Parts involving the Enterprise malfunctioning and continuing to get worse was also handled well, though I think Geordi's struggle in the turbo lift comes off more comedic than scary.
If there's one major complaint I have towards this episode, it's Picard's behavior in dealing with the Romulans in the end. Picard pretty much decides to leave the system and let the Romulans die.
PICARD: Bridge, Picard.
DATA [OC]: Yes, Captain.
PICARD: Take us out of here. The Romulan ship is set to auto-destruct and they can't deactivate it.
RIKER: Wait, sir. Open hailing frequencies.
O'BRIEN: Open, sir.
RIKER: Commander Taris, prepare to receive a transmission from our Chief Engineer. He'll instruct you how to purge your system.
TARIS [OC]: Agreed, Enterprise. Standing by.
DATA: Commander, your transmission has been received and acknowledged.

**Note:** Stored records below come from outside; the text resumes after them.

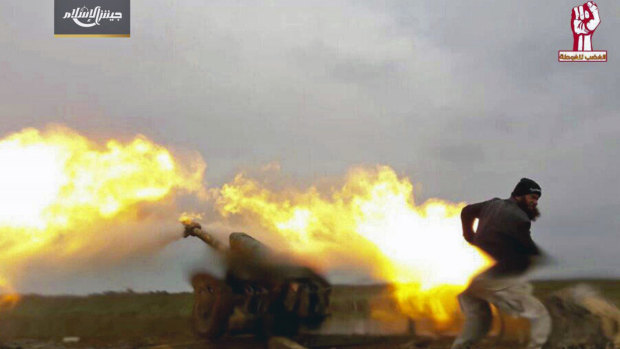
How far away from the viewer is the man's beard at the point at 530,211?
8.30 meters

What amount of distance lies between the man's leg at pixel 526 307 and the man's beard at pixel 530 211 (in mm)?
1000

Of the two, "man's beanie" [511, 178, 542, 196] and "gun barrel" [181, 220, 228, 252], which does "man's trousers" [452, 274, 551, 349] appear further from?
"gun barrel" [181, 220, 228, 252]

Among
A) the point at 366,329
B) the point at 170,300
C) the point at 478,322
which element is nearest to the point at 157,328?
the point at 170,300

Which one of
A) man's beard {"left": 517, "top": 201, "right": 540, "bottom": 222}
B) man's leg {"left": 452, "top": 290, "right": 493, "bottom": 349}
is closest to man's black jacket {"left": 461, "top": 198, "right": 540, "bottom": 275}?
man's beard {"left": 517, "top": 201, "right": 540, "bottom": 222}

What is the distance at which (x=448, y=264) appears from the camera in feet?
33.5

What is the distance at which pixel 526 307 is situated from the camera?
25.7 ft

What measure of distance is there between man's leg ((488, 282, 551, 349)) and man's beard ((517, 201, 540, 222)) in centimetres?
100

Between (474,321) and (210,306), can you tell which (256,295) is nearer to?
(210,306)

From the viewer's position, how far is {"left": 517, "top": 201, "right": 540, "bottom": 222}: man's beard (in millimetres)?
8297

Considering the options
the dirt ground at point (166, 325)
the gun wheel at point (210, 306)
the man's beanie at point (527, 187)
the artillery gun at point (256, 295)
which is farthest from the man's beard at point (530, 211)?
the gun wheel at point (210, 306)

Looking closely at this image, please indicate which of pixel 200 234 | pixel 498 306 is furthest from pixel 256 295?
pixel 498 306

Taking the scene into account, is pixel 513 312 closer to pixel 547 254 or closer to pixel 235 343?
pixel 547 254

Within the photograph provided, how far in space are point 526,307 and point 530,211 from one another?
4.44 ft

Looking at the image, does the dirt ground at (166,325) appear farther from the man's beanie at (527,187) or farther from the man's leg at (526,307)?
the man's beanie at (527,187)
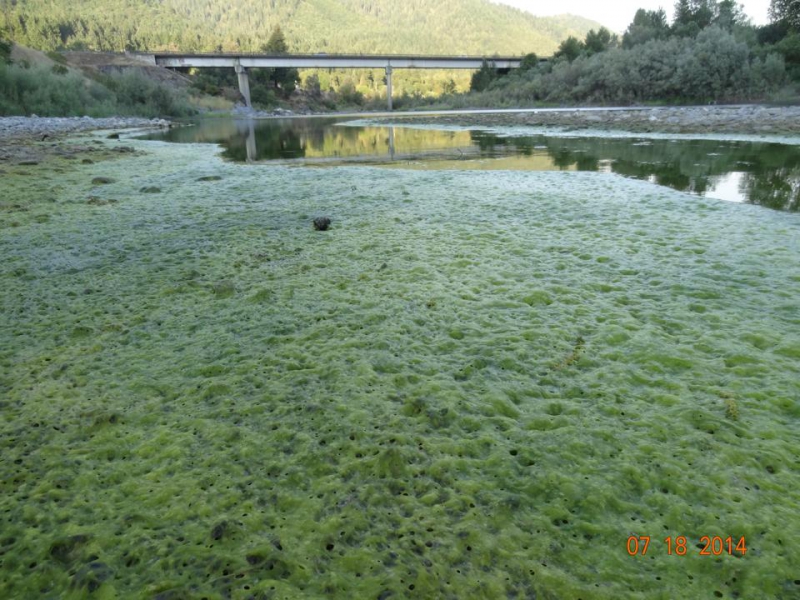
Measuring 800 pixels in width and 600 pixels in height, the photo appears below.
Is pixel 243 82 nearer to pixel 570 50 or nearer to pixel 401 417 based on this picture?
pixel 570 50

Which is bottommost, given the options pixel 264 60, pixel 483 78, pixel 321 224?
pixel 321 224

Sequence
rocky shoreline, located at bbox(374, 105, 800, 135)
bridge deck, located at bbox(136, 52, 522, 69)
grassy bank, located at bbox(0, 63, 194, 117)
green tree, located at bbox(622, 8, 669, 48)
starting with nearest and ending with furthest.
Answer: rocky shoreline, located at bbox(374, 105, 800, 135) < grassy bank, located at bbox(0, 63, 194, 117) < green tree, located at bbox(622, 8, 669, 48) < bridge deck, located at bbox(136, 52, 522, 69)

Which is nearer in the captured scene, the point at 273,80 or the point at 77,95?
the point at 77,95

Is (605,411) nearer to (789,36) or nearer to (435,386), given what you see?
(435,386)

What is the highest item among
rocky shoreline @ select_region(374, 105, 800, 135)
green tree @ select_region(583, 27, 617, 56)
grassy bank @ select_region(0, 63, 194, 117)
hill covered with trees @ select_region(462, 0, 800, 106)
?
green tree @ select_region(583, 27, 617, 56)

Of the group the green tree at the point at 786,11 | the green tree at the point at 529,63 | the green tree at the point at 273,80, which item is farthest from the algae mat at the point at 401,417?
the green tree at the point at 273,80

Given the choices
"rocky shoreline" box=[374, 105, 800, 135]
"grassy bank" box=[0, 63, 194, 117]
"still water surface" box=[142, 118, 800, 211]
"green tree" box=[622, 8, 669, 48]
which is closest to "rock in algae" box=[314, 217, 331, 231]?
"still water surface" box=[142, 118, 800, 211]

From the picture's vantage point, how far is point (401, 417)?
237cm

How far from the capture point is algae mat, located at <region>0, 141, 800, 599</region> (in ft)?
5.27

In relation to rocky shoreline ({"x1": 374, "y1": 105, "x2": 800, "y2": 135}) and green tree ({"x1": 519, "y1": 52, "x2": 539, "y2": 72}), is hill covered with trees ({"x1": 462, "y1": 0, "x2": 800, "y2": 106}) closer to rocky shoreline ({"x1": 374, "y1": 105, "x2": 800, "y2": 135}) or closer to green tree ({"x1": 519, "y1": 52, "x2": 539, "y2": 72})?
green tree ({"x1": 519, "y1": 52, "x2": 539, "y2": 72})

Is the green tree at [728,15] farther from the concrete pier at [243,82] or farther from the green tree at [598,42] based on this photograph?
the concrete pier at [243,82]

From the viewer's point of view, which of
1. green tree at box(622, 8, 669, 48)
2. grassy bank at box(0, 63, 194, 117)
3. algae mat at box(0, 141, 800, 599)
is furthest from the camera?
green tree at box(622, 8, 669, 48)

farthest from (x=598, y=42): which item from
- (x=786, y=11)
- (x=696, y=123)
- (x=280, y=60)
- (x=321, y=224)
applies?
(x=321, y=224)

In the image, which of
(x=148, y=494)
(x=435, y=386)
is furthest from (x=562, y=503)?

Wow. Picard, the main hero of the show was perfectly willing to let every single Romulan on that Warbird die. Just like that. Riker actually has to circumvent Picard's orders just to give the Romulans a chance to survive. This is the same guy who in the very next season will be begging Worf to save the life of a dying Romulan who openly said he would rather die than get help from Worf.
A very well put together episode that has some very well done moments of tension and suspense that you normally don't get out Star Trek. Characters actually feel more like characters rather than caricatures, and Wesley is actually relatable for once.
This is the first time we see Picard ordering his famous hot Earl Grey tea from the replicator. Unfortunately even though it's the first time he does so, the replicator gives him a plant instead. Quite an appropriate moment since even though Picard is turning into the Picard we know from the later seasons, he's not there yet.